I find it depressing to post here these days. Last week Case went home for two nights and one full day. Then we were transported by ambulance to Children's in Dallas to have another chest tube put in. His leaking lymph system (no better way to put it) just won't heal.
On Thursday or Friday he will have a catheter (a huge central line coming out of the skin) placed on his right chest side in preparation for stem cell collection. He will be hooked up to a machine that takes his blood out, separates the stem cells, then puts the blood back in.

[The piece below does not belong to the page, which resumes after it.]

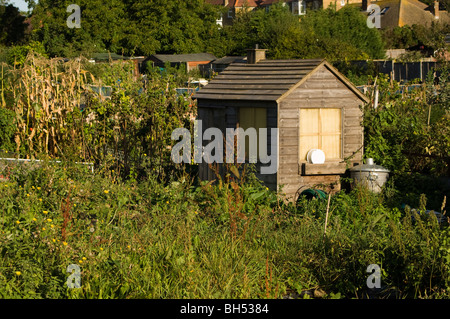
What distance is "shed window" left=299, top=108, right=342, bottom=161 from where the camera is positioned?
36.4 feet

After several days of that, he will be done and he will start another round of chemo. Only this time the chemo is so strong it will destroy his bone marrow... Hence the need for his own stem cell transplant as a way for his body to grow his bone marrow back. It all seems very counterintuitive to give his body back his own cancer-diseased bone marrow, but that's the way it's done. "usually" the cancer doesn't regenerate in the marrow... Um, sure hope not.
It's all very depressing, seeing as how the truth of the situation leaves us inpatient for weeks and weeks to come. I miss Graydon and my house, and my husband! A family of four, what's that? I miss the old Case that babbled and wanted to play or walk. He is so lethargic and literally lays in bed all day long, not needing or wanting interaction.
We have a long, long road ahead of us. There you have it.